There’s also a clever hybrid design that blends aspects of a static sign-up box and a pop-up. Place a sign-up box somewhere on the page, and highlight it as the user scrolls past. A glow effect, a wobble animation – there are plenty of creative options.

Fenwick’s email pop-up is particularly uninstrusive. A little tab peaks in, with succinctly transparent copy. Interact or ignore as you wish.

Don’t give up to soon…

A lot of websites have a single email pop-up. Dismiss it, and that’s that – at least until the cookie that suppresses it expires.

But it’s very easy for a user to instinctively dismiss a pop-up the moment it appears. Just because the user zapped it this time, doesn’t mean that they won’t ever be interested. Creating a series of infrequent pop-ups – distributed across a series of days or weeks – gives you additional chances to gain a subscriber.

…but know when to stop

A series of two or three pop-ups is fine. But stop before asking becomes pleading. You’ll also want to consider what the user is currently doing. A disruptive message springing up while watching a video or filling out a form is likely to cross the line from annoying to infuriating.

Always include an easy-to-find static sign-up box somewhere on your website in addition to any pop-ups. Minds can be changed!

Don’t guess. Test

If ever there was a piece of website content that can benefit from comparitive A/B testing, it’s a subscription pop-up. Put a plan in place to test a theory, give it time to gather statistically significant results, and discover what your visitors respond best to.

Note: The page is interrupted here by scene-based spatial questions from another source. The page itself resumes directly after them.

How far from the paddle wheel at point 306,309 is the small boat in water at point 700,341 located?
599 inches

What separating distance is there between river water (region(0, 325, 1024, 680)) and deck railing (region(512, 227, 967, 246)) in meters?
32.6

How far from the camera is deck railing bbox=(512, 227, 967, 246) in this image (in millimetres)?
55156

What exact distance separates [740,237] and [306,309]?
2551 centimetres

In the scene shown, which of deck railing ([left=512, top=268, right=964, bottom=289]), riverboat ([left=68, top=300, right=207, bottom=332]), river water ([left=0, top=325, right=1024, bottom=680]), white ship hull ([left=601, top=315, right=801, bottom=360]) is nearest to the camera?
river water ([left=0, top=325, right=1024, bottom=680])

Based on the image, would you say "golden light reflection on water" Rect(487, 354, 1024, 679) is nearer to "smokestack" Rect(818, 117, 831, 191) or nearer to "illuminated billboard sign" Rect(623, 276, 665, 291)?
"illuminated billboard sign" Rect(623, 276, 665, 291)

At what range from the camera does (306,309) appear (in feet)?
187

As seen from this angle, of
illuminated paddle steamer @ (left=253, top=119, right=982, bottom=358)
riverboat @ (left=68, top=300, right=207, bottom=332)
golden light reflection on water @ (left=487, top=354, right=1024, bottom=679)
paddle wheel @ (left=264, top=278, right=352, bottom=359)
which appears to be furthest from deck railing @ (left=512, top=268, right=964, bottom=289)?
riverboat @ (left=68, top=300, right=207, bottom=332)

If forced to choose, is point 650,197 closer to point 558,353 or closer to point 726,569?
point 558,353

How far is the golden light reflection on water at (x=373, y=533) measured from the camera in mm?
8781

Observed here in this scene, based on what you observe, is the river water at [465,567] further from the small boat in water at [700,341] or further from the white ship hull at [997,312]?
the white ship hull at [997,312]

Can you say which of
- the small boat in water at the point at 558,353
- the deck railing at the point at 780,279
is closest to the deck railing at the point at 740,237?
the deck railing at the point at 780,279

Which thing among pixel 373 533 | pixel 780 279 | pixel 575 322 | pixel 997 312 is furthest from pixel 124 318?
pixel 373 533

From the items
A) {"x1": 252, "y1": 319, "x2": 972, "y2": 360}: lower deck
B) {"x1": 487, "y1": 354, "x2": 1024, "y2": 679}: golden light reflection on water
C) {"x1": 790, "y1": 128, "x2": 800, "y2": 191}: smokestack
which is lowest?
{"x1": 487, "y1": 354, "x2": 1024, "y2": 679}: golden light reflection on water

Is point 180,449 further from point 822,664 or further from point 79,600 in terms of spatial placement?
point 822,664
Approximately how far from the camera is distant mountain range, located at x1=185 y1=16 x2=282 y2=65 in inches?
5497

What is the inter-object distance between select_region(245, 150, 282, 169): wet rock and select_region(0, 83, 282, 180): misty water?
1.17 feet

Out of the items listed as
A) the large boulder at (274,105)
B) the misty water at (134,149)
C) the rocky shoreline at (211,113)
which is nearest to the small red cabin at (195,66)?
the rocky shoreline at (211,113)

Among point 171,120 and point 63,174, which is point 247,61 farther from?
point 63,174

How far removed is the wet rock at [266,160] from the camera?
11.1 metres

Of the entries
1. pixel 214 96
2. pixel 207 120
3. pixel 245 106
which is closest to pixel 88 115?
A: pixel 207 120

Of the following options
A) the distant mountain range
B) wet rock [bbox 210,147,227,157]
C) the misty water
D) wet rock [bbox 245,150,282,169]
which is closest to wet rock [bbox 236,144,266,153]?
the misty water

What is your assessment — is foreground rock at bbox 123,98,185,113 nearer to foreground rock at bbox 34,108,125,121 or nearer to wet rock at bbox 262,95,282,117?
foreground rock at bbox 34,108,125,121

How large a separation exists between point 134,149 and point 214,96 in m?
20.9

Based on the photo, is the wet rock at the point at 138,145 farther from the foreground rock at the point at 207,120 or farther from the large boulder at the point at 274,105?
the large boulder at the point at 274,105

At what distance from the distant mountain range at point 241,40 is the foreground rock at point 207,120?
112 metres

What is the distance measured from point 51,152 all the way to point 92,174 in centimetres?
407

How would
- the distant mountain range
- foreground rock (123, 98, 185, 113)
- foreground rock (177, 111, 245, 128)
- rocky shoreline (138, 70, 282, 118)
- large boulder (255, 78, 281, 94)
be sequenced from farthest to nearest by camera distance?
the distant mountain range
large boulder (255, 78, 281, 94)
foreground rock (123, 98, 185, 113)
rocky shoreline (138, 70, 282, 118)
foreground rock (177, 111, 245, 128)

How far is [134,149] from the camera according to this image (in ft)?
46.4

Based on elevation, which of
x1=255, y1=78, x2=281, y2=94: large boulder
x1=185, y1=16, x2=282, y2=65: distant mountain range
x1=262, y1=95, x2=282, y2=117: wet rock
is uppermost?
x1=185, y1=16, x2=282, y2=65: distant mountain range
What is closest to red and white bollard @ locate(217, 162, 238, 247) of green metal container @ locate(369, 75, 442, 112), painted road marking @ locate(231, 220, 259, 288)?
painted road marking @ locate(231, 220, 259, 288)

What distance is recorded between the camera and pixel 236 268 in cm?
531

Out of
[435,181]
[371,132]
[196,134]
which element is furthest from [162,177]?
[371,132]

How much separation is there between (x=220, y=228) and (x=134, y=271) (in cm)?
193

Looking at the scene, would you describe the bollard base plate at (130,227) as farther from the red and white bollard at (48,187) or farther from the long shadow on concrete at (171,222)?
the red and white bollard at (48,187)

Continuing the theme of testing – don’t forget to test that the pop-up displays properly across a range of browsers and devices! While trawling the internet for example pop-ups, I found a surprising number that failed visually or functionally in some way. Some had truncated text or unintended partial scrolling, others clashed with cookie pop-ups and were accidentally dismissed alongside them.

Don’t forget to say hello

Your pop-up is just one of many landmarks in your customer journey. Don’t leave new subs hanging – greet them with a welcome email and let them know their subscription matters.

And now it’s time to say goodbye. Thanks for popping in.